• Requirement
Below are some records. Copy every line in them that holds "data".
[Task material Boundary: Start]
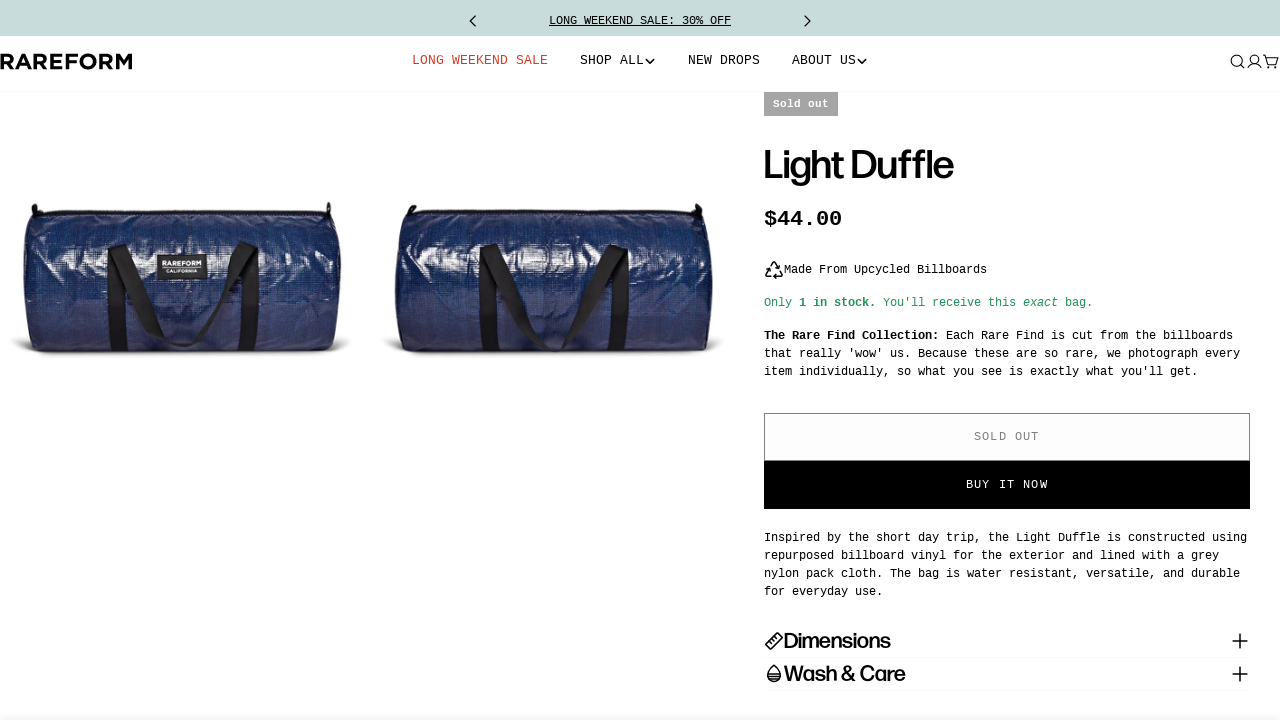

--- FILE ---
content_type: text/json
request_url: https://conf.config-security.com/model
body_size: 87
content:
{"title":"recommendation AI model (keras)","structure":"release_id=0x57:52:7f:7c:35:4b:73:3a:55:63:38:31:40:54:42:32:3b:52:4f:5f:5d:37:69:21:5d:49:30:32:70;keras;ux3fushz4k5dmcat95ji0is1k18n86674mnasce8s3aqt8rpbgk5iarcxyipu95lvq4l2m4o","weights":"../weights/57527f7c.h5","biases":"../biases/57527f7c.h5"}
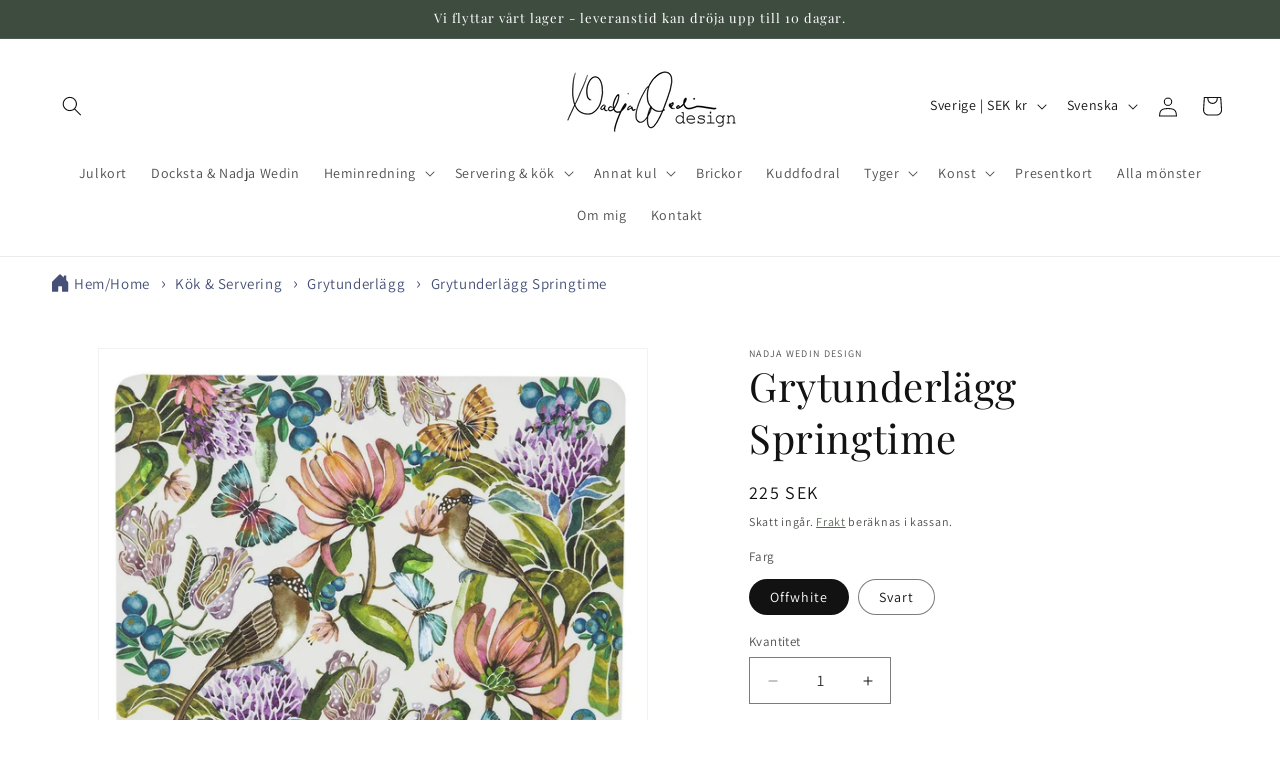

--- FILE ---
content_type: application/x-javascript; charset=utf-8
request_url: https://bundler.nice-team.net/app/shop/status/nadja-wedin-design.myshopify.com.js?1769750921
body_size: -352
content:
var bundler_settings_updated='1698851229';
[Task material Boundary: End]
[Task material Boundary: Start]
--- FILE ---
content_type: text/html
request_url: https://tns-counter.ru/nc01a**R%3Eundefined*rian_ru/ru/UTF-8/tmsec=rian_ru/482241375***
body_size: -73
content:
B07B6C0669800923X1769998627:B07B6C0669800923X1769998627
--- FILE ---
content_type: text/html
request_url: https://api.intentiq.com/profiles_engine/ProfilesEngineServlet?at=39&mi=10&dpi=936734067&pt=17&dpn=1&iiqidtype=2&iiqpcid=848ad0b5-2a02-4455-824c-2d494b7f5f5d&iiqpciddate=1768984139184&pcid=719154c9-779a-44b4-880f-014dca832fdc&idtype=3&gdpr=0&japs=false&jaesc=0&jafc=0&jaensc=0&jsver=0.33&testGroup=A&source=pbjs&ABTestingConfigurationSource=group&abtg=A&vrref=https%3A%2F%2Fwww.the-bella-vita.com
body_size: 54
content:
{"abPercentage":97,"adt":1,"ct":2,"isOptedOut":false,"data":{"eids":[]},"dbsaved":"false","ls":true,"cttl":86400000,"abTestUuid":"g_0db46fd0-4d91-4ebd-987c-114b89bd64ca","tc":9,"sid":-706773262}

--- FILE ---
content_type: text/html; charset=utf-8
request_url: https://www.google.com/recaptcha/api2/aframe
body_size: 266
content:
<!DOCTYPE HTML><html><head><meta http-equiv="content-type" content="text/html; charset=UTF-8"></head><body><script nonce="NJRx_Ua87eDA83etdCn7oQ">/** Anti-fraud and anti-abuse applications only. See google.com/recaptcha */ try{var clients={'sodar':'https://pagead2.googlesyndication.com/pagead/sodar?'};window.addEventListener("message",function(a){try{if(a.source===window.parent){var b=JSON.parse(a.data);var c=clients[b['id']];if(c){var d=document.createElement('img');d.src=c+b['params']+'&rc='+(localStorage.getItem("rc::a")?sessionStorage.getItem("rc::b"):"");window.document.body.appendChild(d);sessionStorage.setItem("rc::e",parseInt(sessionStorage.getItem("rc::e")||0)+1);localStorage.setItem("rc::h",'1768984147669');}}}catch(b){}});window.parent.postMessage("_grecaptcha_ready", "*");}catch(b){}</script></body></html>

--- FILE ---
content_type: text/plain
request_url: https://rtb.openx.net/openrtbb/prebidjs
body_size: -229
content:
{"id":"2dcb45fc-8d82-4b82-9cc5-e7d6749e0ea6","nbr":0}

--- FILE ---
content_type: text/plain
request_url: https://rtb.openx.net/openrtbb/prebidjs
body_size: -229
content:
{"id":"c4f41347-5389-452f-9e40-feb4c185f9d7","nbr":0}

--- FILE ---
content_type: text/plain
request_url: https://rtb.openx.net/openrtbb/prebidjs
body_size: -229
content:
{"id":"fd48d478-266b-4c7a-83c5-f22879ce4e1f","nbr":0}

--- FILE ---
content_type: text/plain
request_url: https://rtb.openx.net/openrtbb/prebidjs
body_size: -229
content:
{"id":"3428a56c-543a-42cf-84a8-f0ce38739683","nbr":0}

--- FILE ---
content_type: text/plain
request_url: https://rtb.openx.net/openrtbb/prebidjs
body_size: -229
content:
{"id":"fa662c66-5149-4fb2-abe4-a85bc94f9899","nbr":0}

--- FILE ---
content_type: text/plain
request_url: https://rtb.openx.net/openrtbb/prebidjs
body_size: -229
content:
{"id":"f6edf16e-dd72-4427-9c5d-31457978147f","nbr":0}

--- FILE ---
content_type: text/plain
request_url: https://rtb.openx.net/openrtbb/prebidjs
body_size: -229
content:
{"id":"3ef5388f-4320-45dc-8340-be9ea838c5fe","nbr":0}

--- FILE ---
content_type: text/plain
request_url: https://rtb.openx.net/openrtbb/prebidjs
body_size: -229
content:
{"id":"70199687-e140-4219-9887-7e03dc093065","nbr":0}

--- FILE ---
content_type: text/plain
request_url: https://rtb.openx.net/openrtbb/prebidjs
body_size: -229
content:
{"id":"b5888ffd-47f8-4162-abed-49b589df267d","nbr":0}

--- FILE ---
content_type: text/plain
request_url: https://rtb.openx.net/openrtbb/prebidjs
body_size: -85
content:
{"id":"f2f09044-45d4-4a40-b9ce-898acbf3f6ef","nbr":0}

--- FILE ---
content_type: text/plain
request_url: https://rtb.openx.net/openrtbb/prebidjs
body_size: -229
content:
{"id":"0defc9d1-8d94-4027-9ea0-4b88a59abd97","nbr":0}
[Task material Boundary: End]
• Response
{"abPercentage":97,"adt":1,"ct":2,"isOptedOut":false,"data":{"eids":[]},"dbsaved":"false","ls":true,"cttl":86400000,"abTestUuid":"g_0db46fd0-4d91-4ebd-987c-114b89bd64ca","tc":9,"sid":-706773262}
<!DOCTYPE HTML><html><head><meta http-equiv="content-type" content="text/html; charset=UTF-8"></head><body><script nonce="NJRx_Ua87eDA83etdCn7oQ">/** Anti-fraud and anti-abuse applications only. See google.com/recaptcha */ try{var clients={'sodar':'https://pagead2.googlesyndication.com/pagead/sodar?'};window.addEventListener("message",function(a){try{if(a.source===window.parent){var b=JSON.parse(a.data);var c=clients[b['id']];if(c){var d=document.createElement('img');d.src=c+b['params']+'&rc='+(localStorage.getItem("rc::a")?sessionStorage.getItem("rc::b"):"");window.document.body.appendChild(d);sessionStorage.setItem("rc::e",parseInt(sessionStorage.getItem("rc::e")||0)+1);localStorage.setItem("rc::h",'1768984147669');}}}catch(b){}});window.parent.postMessage("_grecaptcha_ready", "*");}catch(b){}</script></body></html>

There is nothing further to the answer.